However that said I've found it a useful way of delegating authority to users - allowing them to restart a webserver when working on a fastCGI process, for example. That kind of thing is good for users and good for the admin.

Even if you enable "ALL ALL" in the file you still get a good audit trail by default of all the commands executed. If you're working with other people then it is a good idea to review these logs, or store them in a central location where they cannot be tampered with.

Personally I think that there is no inherant security weakening if you force the user to enter their password. It is difficult to protect against the NOPASSWD option if a users account is compromised - and the use of sudo can be inferred from the shell history, etc.

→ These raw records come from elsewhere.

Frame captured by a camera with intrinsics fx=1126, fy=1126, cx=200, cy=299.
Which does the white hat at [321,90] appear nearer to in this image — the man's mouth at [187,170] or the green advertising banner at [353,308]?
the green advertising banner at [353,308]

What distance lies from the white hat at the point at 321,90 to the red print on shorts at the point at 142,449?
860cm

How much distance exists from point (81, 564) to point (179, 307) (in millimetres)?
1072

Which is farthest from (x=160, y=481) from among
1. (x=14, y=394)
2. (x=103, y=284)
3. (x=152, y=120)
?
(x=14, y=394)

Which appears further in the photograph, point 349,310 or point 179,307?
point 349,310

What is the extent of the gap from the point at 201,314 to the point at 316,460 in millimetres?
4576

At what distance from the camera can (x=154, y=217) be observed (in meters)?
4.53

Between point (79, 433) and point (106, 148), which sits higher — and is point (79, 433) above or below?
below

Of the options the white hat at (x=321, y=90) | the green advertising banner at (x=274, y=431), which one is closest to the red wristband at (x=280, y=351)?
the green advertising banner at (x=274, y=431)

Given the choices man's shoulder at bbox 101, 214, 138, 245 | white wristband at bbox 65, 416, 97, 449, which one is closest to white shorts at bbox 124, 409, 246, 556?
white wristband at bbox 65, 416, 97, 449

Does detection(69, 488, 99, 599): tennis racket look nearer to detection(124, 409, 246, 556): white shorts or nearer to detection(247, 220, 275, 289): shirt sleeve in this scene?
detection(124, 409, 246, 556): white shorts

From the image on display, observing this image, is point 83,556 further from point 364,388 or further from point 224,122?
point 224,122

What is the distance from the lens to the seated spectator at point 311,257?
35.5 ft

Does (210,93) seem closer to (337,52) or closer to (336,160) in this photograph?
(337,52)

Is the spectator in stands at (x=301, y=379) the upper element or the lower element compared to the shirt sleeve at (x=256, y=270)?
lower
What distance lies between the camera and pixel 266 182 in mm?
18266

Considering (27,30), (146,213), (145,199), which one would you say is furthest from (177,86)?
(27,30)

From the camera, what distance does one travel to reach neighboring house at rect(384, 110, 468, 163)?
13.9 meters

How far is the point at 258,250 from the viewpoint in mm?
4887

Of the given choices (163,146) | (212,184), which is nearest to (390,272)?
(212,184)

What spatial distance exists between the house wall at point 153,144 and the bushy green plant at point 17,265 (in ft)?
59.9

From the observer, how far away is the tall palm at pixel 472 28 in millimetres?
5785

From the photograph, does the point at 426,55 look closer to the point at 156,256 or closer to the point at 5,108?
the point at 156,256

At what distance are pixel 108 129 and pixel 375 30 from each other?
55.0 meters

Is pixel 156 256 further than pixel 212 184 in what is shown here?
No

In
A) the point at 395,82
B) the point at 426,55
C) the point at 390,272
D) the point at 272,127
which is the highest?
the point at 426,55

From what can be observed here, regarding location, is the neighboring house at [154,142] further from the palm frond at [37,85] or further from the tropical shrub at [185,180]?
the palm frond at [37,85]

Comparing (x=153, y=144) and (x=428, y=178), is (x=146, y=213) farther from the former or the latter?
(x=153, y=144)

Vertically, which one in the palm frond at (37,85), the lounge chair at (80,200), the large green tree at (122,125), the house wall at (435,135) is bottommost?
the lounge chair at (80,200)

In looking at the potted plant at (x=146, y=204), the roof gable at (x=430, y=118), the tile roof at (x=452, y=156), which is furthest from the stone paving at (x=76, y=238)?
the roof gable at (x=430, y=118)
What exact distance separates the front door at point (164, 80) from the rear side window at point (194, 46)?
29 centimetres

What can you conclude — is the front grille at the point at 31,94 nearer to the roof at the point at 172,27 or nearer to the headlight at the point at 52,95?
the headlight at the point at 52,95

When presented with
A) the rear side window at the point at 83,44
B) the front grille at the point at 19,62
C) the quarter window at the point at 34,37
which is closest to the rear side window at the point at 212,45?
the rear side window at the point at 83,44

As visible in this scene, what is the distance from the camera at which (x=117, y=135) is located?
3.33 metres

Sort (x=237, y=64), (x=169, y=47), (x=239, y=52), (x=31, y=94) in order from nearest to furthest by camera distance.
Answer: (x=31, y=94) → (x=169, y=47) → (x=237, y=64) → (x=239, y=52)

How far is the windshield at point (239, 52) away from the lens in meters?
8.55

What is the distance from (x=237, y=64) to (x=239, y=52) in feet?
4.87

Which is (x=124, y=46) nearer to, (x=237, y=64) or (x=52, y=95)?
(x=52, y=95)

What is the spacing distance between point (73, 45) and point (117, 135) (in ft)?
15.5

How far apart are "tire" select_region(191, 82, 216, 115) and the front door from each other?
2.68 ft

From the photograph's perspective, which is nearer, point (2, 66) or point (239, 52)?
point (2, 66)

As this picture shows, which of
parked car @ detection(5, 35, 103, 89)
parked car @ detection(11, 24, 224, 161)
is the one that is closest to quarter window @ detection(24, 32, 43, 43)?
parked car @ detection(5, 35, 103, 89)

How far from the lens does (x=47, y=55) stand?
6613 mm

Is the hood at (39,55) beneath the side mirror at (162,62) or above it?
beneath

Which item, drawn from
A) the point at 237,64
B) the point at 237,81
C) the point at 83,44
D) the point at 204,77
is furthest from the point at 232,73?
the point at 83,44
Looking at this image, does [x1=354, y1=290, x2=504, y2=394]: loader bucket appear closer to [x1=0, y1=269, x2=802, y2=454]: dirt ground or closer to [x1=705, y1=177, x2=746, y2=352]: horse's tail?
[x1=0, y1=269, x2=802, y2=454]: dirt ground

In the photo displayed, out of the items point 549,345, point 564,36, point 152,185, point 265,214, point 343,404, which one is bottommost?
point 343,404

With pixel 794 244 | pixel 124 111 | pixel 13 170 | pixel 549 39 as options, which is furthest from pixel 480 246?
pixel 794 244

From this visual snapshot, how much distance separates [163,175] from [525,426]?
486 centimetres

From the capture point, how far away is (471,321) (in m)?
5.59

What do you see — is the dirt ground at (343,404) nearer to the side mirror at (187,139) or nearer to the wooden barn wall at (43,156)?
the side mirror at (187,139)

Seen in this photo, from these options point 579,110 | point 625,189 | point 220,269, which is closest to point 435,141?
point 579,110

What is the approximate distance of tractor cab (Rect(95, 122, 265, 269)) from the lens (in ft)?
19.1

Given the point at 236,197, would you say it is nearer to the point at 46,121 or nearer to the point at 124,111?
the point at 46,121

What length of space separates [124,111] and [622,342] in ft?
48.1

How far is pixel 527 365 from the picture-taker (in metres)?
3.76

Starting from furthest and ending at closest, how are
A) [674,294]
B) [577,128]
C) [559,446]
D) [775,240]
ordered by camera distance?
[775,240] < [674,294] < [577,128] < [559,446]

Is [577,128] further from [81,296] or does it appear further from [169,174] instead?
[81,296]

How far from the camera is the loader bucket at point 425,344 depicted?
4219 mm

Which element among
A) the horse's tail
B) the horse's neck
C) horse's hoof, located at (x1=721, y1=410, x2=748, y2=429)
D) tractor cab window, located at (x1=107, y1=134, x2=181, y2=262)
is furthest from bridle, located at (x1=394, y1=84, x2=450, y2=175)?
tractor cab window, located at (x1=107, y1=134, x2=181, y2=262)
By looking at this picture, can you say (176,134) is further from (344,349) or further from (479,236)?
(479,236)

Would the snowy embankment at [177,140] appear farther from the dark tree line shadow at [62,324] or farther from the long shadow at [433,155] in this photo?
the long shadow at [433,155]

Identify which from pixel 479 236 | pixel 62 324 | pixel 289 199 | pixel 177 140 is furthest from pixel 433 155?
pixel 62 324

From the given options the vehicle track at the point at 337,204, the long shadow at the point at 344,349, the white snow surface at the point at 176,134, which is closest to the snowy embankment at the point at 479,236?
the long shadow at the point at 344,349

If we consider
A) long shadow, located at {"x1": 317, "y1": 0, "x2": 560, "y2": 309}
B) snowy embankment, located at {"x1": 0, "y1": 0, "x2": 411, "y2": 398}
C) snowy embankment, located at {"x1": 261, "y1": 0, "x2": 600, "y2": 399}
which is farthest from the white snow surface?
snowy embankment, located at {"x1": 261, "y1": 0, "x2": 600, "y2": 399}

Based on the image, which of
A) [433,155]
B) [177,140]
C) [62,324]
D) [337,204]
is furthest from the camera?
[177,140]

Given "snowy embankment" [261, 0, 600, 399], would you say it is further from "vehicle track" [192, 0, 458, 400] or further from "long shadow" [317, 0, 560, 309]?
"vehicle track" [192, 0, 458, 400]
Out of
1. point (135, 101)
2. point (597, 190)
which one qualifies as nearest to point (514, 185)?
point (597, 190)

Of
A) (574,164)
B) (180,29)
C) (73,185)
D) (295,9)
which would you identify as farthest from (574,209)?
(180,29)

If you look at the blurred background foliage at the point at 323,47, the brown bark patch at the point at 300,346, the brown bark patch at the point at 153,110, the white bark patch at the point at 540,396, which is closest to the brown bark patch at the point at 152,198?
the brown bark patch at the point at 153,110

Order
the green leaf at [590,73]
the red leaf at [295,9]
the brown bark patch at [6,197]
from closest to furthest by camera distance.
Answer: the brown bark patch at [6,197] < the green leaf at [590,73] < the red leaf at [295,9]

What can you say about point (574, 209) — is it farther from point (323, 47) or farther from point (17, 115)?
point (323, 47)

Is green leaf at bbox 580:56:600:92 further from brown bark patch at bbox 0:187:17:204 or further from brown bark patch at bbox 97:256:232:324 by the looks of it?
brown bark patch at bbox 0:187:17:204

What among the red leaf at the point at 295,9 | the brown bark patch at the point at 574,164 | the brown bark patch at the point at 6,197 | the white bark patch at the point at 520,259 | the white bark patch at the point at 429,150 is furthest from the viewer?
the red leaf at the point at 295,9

Still I think there is a fair bit of truth to what you say, but the benefits for me outweigh the risks.

Steve

[ Parent ]

Re: sudo harmful?
Posted by k8to (64.142.xx.xx) on Thu 16 Feb 2006 at 11:17
For cases where providing specific users with well-constrained limited priveledged actions, especially where no replacable text is allowed, I've successfully used the tool su1 in replacement of sudo. It has the advantages of simpler configuration and a lack of a parade of security holes.

It has the disadvantage of no longer being maintained.

[ Parent ]

Re: How do you do your sysadmin work?
Posted by analogdog (71.112.xx.xx) on Sun 19 Feb 2006 at 05:14
I run a KDE desktop at home, and use the Terminal Sessions addition to my Panel. Then I choose Root Console, or to move stuff around, I often run a root Konqueror FM session.

I left Ubuntu in favor of Debian, and one of my issues was to have to sudo everything. I will occasionally su into root, but that's not often any more. I like the clear distinction that the root console window is in KDE, its bright yellow background makes it very clear to recognize.

Rob

[ Parent ]

Re: How do you do your sysadmin work?
Posted by Anonymous (65.78.xx.xx) on Thu 23 Feb 2006 at 19:28
Don't forget
sudo -s 
when you realize you need to do a few more tasks...

[ Parent ]

Re: How do you do your sysadmin work?
Posted by Anonymous (216.239.xx.xx) on Mon 27 Feb 2006 at 21:12
Whosoever runs "sudo -s" on my watch finds their sudo access quickly curtailed :) My own fault for allowing it, I suppose.

[ Parent ]

Re: How do you do your sysadmin work?
Posted by vaxxla (62.254.xx.xx) on Mon 27 Feb 2006 at 18:56
I'm a single user on a single machine, so I find it easier to use 'su' to make any changes that require it. Always making sure to 'exit' when not needed (you never know 'who' could be watching any open ports).

I my be pessamistic, but hopefully I'm locked down tight :P

V.

[ Parent ]

Re: How do you do your sysadmin work?
Posted by Anonymous (209.162.xx.xx) on Tue 28 Feb 2006 at 06:20

I'm unsure whether it strictly meets what you qualify as "other".. In sessions where I know I will need the almighty root I tend to run an su and background it (the shell `suspend` command) between root commands. Means I'm not at a dangerous shell except when needed, but leaves it handy when I need it back. Things like the yellow-background terminal window are roughly equivalent to this.

For large networks, you tend to SSH in as root from your administrative system. Nothing else is really practical when doing scripts on >100 hosts. There is also the issue that you cannot get partially pregnant, once you've got any root, you've really got it all.